### DATA FOR THIS EXERCISE
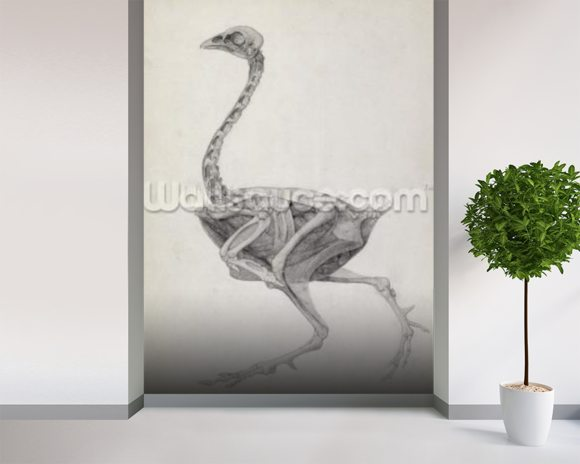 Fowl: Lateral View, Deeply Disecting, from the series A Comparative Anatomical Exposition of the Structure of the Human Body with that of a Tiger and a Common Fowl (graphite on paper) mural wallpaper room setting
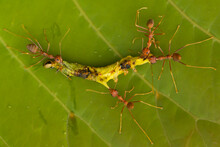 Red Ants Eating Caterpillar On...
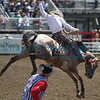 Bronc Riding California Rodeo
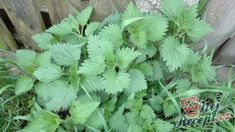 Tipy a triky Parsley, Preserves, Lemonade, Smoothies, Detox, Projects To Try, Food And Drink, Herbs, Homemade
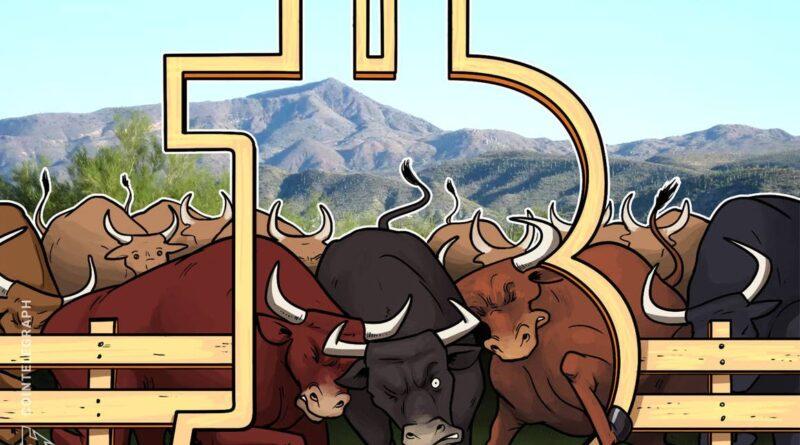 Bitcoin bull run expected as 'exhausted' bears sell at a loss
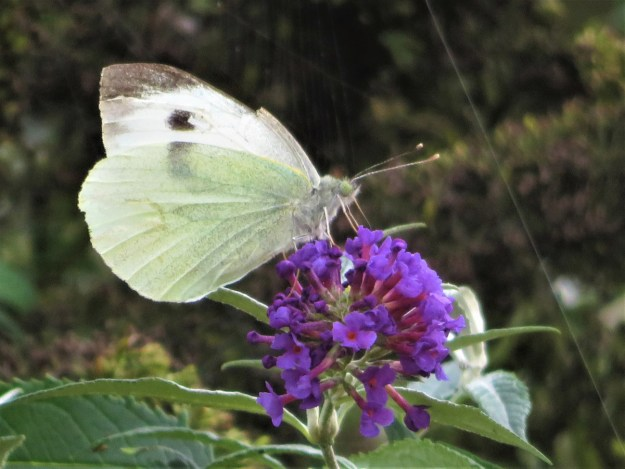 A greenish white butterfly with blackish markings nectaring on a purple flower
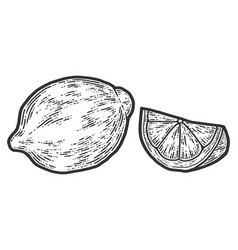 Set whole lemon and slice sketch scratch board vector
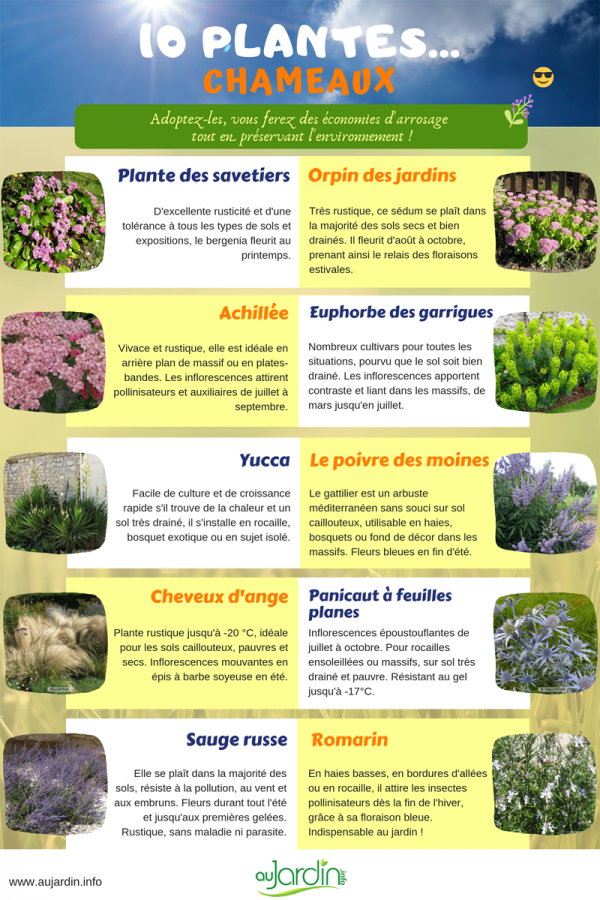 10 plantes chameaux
* * *
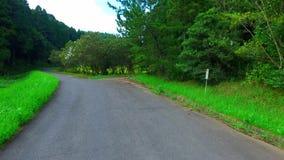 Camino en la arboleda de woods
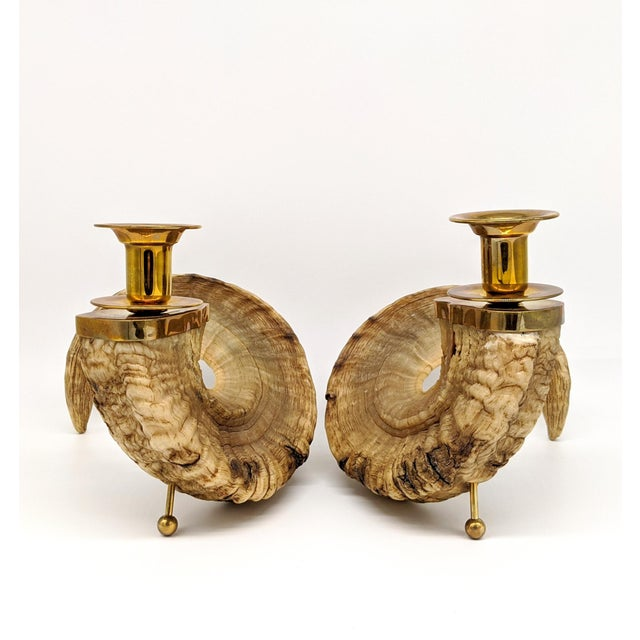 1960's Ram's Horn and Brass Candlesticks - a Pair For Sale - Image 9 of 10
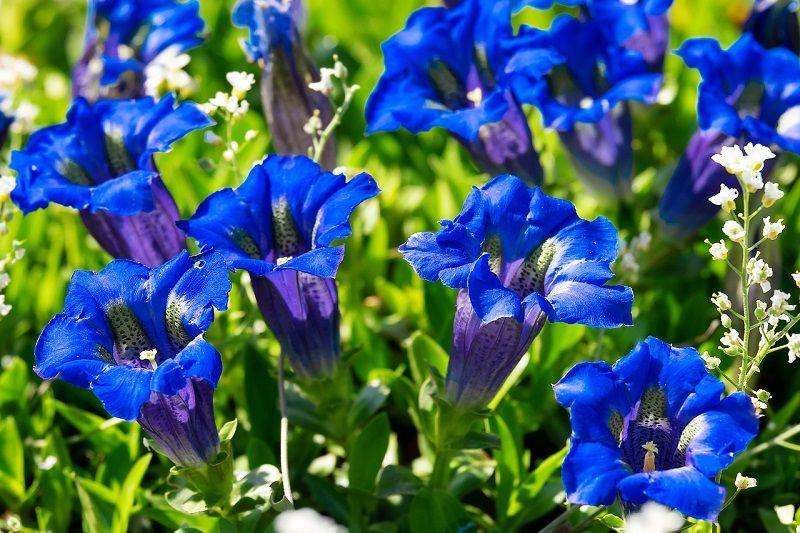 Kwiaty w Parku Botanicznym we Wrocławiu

### WHAT IS NEEDED
Treat the line with "Bronc Riding California Rodeo" as the start and the line with "A greenish white" as the end, and return exactly that span of the data above, both ends included, without pictures.

### REPLY TO THE TASK
 Bronc Riding California Rodeo
 Tipy a triky Parsley, Preserves, Lemonade, Smoothies, Detox, Projects To Try, Food And Drink, Herbs, Homemade
 Bitcoin bull run expected as 'exhausted' bears sell at a loss
 A greenish white butterfly with blackish markings nectaring on a purple flower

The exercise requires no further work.